Prime Minister Justin Trudeau opened today’s briefing by expressing sympathy for Pakistan, where a passenger airliner crashed in a residential neighbourhood. He then provided an update on efforts to re-open the Canadian economy and increase COVID-19 testing, introduced a new tool to help Canadians navigate assistance programs, and spoke out against racism. Economic Re-opening Trudeau reported that in the 10th weekly call between him and the premiers since the pandemic began, the country’s leaders discussed three main elements that need to be in place to support the re-opening of the Canadian economy:
Increased testing capacity to quickly identify and isolate new cases;
Accelerated ability to do contact tracing; and
Ensuring data collected is shared across all provinces and territories.

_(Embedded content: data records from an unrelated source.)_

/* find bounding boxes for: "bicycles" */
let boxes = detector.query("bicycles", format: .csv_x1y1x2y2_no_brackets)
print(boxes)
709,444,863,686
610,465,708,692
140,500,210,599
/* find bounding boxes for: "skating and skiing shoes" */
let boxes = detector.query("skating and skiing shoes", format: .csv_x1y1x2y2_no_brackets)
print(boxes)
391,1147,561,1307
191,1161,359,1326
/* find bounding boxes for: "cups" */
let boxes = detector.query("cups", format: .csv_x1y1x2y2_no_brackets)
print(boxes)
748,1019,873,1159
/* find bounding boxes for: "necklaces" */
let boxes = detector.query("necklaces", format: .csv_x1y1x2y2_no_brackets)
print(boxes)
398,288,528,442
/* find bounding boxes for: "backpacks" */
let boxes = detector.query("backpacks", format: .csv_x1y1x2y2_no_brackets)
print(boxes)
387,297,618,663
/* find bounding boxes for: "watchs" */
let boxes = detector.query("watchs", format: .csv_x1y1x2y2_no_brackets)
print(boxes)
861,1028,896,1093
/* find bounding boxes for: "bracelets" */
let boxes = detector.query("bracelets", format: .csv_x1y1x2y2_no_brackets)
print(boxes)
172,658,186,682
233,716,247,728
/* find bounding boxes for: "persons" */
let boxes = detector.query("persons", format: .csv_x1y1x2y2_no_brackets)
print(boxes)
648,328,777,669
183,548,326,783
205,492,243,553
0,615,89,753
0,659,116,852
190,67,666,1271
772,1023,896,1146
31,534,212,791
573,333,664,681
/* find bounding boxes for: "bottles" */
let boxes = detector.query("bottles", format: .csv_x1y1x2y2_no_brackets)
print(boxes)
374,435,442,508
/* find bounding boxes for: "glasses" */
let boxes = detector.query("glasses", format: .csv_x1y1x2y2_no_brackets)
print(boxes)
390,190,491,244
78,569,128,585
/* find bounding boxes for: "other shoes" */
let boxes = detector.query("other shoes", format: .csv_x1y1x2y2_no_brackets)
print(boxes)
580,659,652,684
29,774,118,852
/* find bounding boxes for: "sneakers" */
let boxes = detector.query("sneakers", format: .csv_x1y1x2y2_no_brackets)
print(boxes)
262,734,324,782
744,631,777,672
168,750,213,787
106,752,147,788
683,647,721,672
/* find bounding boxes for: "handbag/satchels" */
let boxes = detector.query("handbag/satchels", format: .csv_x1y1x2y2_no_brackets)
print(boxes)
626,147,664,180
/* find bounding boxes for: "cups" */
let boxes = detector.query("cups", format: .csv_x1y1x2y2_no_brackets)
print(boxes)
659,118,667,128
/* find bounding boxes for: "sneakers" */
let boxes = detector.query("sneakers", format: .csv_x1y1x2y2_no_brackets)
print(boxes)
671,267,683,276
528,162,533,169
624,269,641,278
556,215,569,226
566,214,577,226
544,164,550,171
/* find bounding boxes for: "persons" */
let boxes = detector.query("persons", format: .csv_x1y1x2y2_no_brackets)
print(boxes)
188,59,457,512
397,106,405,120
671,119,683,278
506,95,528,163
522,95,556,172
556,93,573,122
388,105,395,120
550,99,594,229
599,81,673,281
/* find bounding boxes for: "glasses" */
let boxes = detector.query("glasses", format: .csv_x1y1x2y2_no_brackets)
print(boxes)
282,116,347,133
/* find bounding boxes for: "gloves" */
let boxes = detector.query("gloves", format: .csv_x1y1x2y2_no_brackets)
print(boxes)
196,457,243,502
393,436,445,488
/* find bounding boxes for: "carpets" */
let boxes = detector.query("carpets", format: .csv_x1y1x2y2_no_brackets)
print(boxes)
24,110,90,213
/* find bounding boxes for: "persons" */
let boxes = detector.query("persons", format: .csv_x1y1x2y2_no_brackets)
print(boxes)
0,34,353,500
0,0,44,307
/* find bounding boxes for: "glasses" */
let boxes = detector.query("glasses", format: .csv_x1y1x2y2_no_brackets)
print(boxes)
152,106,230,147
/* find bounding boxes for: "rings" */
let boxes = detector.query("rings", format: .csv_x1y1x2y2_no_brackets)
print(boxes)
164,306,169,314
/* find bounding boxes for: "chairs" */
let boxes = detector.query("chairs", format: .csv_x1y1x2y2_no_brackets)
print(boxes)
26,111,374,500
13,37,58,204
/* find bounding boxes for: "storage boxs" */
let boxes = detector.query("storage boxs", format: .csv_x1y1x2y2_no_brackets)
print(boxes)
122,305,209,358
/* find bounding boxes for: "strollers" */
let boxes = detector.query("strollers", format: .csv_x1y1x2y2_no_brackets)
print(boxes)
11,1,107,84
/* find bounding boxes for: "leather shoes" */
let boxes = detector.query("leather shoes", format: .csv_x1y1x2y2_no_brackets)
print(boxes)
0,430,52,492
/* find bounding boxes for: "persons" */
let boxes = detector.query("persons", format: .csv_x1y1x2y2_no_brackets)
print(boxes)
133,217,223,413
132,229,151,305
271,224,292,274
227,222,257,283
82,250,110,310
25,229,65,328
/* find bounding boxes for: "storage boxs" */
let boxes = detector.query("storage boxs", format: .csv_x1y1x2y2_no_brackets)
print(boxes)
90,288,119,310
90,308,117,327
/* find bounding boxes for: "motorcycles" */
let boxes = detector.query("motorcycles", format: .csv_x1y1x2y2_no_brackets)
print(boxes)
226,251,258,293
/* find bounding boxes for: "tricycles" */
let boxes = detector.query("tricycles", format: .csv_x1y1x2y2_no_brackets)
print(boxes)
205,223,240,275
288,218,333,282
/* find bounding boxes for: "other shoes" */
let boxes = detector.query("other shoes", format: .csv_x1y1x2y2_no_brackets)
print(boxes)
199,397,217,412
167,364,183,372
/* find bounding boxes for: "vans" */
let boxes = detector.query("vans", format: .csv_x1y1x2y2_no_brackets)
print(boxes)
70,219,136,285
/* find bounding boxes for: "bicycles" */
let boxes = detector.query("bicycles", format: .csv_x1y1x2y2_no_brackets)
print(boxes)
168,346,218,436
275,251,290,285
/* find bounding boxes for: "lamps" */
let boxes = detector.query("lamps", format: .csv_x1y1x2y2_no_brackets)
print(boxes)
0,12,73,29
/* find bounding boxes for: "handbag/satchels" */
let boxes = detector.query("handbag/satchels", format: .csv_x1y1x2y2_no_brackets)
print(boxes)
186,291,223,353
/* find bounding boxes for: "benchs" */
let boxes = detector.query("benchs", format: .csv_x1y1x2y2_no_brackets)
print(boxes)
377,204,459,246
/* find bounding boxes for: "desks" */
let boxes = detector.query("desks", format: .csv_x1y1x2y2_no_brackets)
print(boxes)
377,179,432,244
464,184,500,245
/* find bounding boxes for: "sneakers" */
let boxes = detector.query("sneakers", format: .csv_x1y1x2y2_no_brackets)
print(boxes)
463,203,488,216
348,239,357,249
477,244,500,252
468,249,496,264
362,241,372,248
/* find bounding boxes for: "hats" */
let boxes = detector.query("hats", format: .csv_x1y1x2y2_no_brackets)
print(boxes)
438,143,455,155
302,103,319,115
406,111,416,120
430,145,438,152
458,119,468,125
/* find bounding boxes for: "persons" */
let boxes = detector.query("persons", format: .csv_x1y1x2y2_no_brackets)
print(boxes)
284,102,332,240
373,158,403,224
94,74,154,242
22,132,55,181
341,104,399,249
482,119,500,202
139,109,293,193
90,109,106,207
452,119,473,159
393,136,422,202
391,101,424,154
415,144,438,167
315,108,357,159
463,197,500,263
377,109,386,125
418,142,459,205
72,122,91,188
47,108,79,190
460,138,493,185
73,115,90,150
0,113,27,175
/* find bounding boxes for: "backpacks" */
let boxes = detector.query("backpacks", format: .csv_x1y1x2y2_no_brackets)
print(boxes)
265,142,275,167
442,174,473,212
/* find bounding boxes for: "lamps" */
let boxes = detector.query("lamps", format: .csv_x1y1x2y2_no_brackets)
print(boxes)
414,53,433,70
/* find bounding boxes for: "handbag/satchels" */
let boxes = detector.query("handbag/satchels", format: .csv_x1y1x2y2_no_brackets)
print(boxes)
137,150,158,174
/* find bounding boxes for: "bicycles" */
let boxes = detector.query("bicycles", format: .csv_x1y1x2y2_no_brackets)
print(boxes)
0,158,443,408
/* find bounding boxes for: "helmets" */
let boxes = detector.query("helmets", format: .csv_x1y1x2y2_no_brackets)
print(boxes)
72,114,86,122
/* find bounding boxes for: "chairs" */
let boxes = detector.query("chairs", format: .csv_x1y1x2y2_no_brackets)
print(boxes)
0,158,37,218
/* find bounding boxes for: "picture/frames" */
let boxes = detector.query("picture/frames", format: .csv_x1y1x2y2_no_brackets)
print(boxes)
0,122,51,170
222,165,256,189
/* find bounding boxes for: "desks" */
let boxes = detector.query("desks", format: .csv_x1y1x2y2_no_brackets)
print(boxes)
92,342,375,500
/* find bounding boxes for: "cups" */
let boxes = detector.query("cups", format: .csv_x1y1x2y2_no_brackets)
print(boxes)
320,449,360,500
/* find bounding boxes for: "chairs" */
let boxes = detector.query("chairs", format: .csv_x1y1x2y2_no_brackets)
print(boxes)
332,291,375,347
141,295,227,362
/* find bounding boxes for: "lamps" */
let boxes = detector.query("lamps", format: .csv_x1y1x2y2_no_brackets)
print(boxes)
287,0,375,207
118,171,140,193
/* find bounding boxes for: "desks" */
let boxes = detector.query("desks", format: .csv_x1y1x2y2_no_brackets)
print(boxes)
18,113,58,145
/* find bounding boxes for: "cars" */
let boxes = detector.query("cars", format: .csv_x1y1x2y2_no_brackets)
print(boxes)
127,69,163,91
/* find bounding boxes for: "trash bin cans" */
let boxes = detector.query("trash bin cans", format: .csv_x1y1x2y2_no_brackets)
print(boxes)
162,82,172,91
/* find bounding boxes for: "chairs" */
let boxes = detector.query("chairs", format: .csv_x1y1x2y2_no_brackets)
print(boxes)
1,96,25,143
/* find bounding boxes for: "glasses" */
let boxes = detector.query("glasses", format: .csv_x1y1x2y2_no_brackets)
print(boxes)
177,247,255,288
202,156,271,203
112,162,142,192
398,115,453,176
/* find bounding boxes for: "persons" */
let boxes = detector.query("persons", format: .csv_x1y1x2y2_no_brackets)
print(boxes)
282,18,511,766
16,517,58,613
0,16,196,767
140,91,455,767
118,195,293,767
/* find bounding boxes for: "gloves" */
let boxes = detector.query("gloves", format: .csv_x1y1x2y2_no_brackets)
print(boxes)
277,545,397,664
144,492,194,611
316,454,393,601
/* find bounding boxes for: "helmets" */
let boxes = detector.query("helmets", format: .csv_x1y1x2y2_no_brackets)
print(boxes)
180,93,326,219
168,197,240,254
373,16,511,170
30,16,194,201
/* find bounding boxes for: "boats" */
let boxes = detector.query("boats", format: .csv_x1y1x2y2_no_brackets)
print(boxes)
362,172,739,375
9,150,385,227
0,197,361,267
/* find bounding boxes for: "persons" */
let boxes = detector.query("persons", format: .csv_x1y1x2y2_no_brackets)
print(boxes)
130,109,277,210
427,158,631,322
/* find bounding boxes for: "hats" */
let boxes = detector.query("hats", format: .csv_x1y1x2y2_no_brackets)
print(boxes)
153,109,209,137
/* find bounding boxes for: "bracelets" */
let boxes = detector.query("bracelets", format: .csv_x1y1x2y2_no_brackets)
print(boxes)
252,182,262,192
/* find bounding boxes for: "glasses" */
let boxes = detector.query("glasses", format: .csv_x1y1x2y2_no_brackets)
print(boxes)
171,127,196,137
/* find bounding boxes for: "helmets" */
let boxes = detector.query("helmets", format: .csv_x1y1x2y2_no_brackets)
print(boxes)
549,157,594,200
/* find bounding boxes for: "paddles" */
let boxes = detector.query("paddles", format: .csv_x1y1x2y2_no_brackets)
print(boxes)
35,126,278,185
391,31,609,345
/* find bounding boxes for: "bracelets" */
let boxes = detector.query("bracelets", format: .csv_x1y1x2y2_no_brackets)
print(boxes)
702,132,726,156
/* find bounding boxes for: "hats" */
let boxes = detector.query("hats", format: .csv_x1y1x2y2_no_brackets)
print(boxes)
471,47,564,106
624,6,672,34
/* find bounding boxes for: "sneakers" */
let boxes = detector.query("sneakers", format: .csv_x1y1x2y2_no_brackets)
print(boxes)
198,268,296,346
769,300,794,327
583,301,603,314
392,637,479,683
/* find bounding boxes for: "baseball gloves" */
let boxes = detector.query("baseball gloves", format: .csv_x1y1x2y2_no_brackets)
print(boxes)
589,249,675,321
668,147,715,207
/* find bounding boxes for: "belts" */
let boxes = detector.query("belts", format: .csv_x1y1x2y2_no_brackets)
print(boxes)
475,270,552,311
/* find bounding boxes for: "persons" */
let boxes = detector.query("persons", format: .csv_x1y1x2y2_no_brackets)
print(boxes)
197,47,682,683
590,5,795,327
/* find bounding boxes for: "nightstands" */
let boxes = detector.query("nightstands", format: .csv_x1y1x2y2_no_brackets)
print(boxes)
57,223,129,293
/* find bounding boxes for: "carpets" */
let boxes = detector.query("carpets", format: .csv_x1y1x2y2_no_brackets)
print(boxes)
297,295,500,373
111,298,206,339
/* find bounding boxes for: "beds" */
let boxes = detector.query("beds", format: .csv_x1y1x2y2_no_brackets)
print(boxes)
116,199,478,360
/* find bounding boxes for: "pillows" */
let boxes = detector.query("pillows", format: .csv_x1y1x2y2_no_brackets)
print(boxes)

The Prime Minister added that the federal government will work closely with the provinces and territories on all three of these priorities, which he said are vital to not only support the re-opening of the economy, but to also stem the impact of a potential second wave of the virus.
National Testing Strategy
Building on the first priority noted with the premiers, the PM offered an update on a national testing strategy. He reported that nationwide Canada is testing on average 28,000 people daily, and the federal government is working to increase the number to a target of 60,000 per day.
New Online Tool
Addressing concerns that Canadians may not be aware of what aid programs are available to help their particular situation, Trudeau announced the launch of a new online tool at Canada.ca/coronavirusbenefits. He said that answering a series of simple questions through the tool will generate an array of programs for which people may be eligible.
The Prime Minister ended on a somber tone, addressing racism in Canada during the pandemic, particularly aimed at Asian Canadians — including incidents of vandalism and personal attacks. Trudeau said hate, violence and discrimination have no place in Canada, and thanked those who stand up to and speak out against racism. “To Asian Canadians, please know that we all stand with you,” he said. “We will not let hate divide us.”